Blockage on streets in the long run outcomes in moderate moving activity, which expands the season of travel, in this manner
be outstanding as one of the significant issues in metropolitan urban communities. Crisis vehicles like Fire truck and s need to
achieve their goal at the most punctual. In the event that they invest a considerable measure of energy in car influxes,
esteemed existences of many individuals might be peril. Here the picture successions from a camera are broke down utilizing
different edge location and protest tallying strategies to get the most effective method. At that point, the quantity of vehi cles at
the crossing point is assessed and activity is proficiently overseen. The movement flag sign ceaselessly sparkles to green the
length of the crisis vehicle is holding up at the activity path. After the vehicle crossed the intersection, consequently the
movement signals take after the past example era of activity signs. This can be actualized in LABVIEW.
Keywords; Image processing, MATLAB, __________________________________________________________________________________________________________________________________
I. INTRO DUCTION
Programmed activ ity observing and observation are crit ical for street use and admin istration. Movement parameter
estimation has been a dynamic research range for the advancement of shrewd Transportation systems(ITS).For ITS
applications activity data should be gathered and appropriated.
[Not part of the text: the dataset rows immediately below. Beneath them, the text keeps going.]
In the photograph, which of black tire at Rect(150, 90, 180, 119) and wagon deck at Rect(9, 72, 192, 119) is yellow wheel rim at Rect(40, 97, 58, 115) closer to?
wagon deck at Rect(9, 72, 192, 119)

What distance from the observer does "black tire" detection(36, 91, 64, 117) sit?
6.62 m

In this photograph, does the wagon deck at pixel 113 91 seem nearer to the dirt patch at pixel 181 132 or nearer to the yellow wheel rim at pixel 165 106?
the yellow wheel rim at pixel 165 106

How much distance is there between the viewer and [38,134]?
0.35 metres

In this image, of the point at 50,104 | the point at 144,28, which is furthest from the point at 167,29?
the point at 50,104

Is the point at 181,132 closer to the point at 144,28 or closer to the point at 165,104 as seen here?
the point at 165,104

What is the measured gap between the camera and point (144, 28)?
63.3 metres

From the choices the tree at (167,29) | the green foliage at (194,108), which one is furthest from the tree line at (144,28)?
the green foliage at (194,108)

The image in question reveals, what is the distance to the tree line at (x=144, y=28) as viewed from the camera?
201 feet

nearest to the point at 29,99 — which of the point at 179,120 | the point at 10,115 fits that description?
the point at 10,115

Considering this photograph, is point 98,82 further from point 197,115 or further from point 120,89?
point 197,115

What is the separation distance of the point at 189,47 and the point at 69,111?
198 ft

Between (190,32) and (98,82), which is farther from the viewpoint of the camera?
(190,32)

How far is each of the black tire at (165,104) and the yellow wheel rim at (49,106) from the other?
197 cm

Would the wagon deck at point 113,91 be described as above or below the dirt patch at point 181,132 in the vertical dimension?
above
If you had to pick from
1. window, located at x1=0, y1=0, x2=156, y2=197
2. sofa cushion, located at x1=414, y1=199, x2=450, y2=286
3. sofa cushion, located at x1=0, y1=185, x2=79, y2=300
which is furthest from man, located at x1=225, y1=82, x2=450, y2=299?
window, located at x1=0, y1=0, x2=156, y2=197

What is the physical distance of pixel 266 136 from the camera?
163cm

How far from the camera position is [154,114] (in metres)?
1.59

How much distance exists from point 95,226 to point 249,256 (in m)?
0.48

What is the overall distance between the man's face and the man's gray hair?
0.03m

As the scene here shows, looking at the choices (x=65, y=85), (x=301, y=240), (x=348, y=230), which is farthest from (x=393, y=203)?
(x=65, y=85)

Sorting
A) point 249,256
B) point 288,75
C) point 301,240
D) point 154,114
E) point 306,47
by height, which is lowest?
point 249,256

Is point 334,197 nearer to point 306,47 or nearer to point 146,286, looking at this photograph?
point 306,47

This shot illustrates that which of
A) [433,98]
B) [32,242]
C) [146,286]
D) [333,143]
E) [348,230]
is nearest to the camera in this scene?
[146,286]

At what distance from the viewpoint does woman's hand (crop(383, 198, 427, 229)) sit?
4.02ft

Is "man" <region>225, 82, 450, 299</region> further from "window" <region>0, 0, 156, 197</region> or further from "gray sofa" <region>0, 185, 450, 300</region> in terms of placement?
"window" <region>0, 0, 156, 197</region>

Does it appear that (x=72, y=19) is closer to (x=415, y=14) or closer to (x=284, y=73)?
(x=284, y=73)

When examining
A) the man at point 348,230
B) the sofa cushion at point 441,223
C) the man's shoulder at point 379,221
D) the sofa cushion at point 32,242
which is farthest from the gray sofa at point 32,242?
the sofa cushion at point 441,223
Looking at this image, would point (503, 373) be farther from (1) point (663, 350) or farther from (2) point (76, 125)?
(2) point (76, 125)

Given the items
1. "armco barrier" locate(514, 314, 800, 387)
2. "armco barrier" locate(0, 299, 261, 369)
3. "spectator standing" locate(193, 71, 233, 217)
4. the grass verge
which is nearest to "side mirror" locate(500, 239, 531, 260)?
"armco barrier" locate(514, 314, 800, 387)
Different sensors have been utilized to gau ge movement
parameters for refreshing activity data. Attractive circle locators have been the most utilized innovations however their
establishment and upkeep are badly arranged and may ended up noticeably inconsistent with future ITS foundation. It is
all around perceived that vision-based camera framework are more flexible for act ivity parameter estimat ion
.notwithstanding quantitative depiction of street blockage, picture estimation can give quantitative portrayal of
movement status including speeds, vehicle checks, and so on.
Additionally, quantitative activity parameter can g ive us finish movement stream data, which satisfies the prerequisite of
movement admin istration hypothesis. Picture fo llowing of moving vehicles can give us quantitative depiction of activity
stream. In the present work the outlined framework p lans to accomplish the accompanying.
o Distinguish the near ness and nonappearance of vehicle in street pictures.
o Signal the activ ity light to go red if the street is void.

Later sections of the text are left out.